Белые квадраты Анны Окольниковой

Анатолий Просняков
В советское время издавали местных поэтов брошюрками небольшого формата. Я любил читать стихи, покупал их помногу, стоили они копейки. Сам я выдавал обычно экспромты, не записывая их, поэтому на работе меня считали поэтом, и говорили, что достаточно написать тридцать стихов, чтобы их издали отдельно. В течение нескольких секунд у меня формировалась рифма, как ответ на вопрос или на определенную тему. К примеру, появилась новая работница – приемщица приборов, увидел ее и отреагировал: «Бледнеют все мужчины мира, в приемке появилась Ира!», такая шутка в рифму.  Работал я в Иркутском Госстандарте – после окончания института, полвека назад. Иногда пролистывал брошюрку прямо в магазине – если не находил ключевого стихотворения, которое могло понравиться, то игнорировал покупку. Купленные и прочитанные брошюрки складывал дома в книжном шкафу, и забывал о них. У меня сложилась формула: если в сборнике есть одно стихотворение, достойное внимания, то у автора есть шанс на будущее. Кстати, многих авторов тех брошюр, изданных в 70-80-е годы прошлого века областным издательством, я больше нигде не видел и не слышал. Видимо, они остались автором одного, ключевого, стихотворения. А государство издавало их совершенно бесплатно, возможно, еще и гонорар платили. Многое, что пишется в рифму, нельзя причислить к поэзии. Но к поэзии можно причислить  другие жанры, если говорить о прозаических произведениях, достойных оценки, как «поэтическое». Поэзия это душа литературы, это – духовное понятие. Поэзия для меня это – волшебница, которая обычную жизнь может украсить новыми красками, как красит золотом осень нашу тайгу.

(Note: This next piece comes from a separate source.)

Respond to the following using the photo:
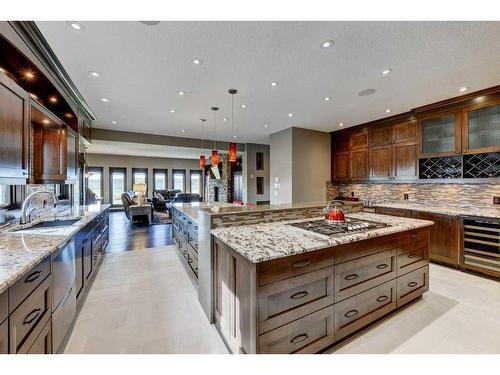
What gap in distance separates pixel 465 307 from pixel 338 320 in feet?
5.74

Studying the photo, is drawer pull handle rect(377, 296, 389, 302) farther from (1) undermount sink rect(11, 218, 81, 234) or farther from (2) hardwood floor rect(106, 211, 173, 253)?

У поэзии есть определенные критерии, которые дают право войти в ее круг. Поэзия, прежде всего, это – наши эмоции, выложенные на бумаге. Большинство молодых людей – поэтические натуры, видящие красоту мира – в природе, в людях, в произведениях искусства. Если у молодого человека, кроме поэтического мироощущения, живет в душе и голове редактор, критик своих же стихов, то у него есть неплохой шанс стать поэтом. Таково мое понимание, если кратко, Поэзии и ее друзей. А вот кто должен быть исключен из круга друзей Поэзии, можно прочесть в статье «Антипоэзия», опубликованной в 2009 году на портале «Стихи.ру», где есть моя страница(ссылка внизу). Оказалось, что термин Антипоэзия и даже выдержки текста моей статьи используют в рефератах, например, на сайте «Информио» по теме «Тексты современных песен: поэзия и антипоэзия». Слова живые, они меняются и входят в обиход. Мои стихи нередко использовали, как эпиграфы, на нелитературных сайтах. Этим отличается сетевая поэзия от книжной – большей доступностью.
Я думал, что был первооткрывателем слова «антипоэзия», так как в порядке отклика на поучающую статью назвал этим словом недостойные стихи, как антипод Поэзии . Оказалось, что впервые так стали обозначать, как противодействие существующим нормам, еще в 5-м веке до нашей эры – антипьесы. В 1954 году чилиец Парра опубликовал сборник антипоэзий и фактически является основателем этого термина. Но в 21-м веке раньше меня никто не высказался на эту тему. По крайней мере, мне это не известно.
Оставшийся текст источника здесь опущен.